** WHAT IS BEING ASKED **
Report each line of the data that has "name" somewhere in it.

** RECORDED INFORMATION **
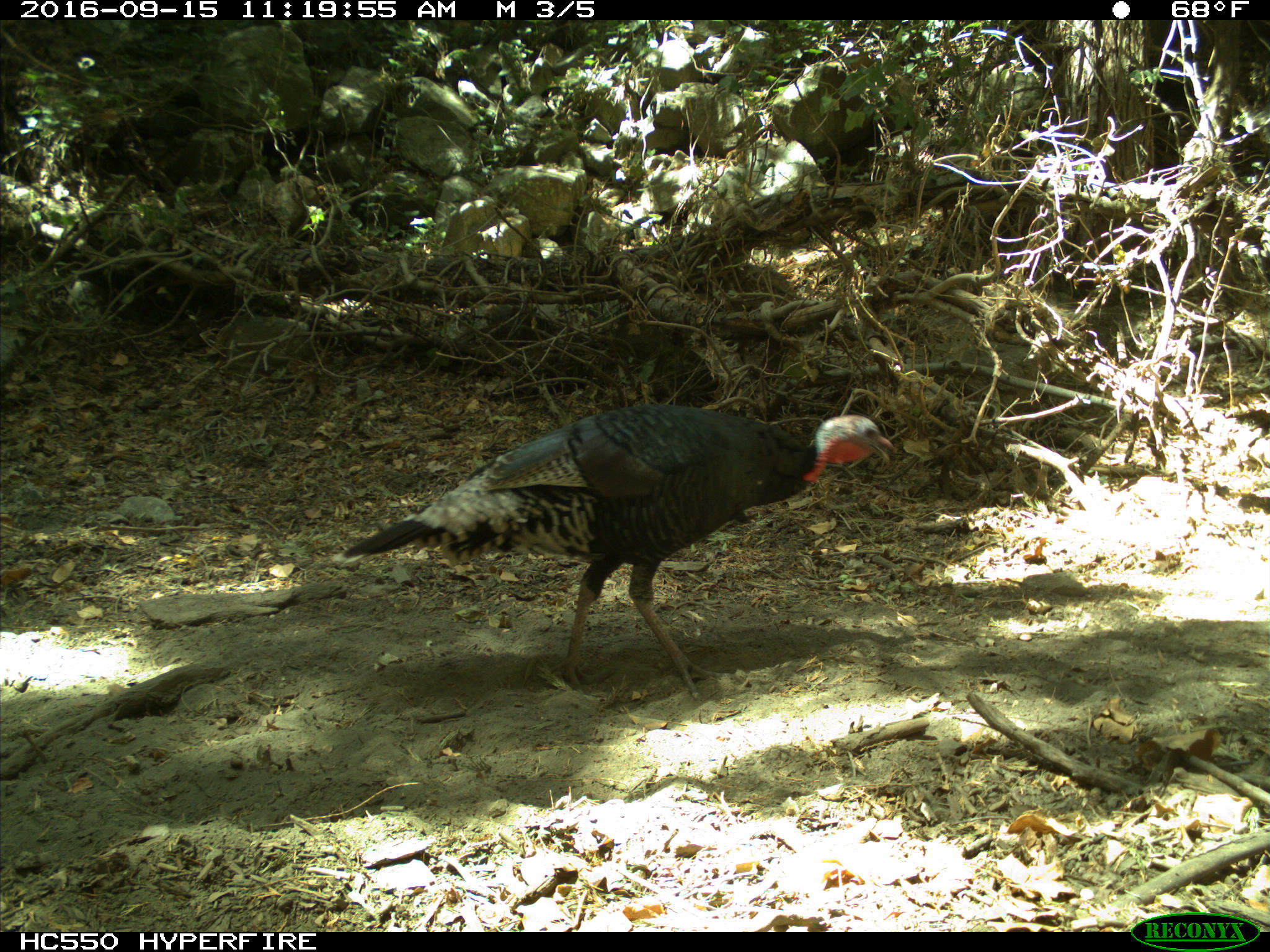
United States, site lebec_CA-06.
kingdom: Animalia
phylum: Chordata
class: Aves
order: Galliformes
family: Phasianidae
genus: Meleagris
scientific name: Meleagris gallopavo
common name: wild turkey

--

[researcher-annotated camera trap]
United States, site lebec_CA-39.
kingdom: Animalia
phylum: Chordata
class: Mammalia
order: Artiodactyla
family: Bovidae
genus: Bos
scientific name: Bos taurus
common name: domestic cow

** SOLUTION TO THE PROBLEM **
scientific name: Meleagris gallopavo
common name: wild turkey
scientific name: Bos taurus
common name: domestic cow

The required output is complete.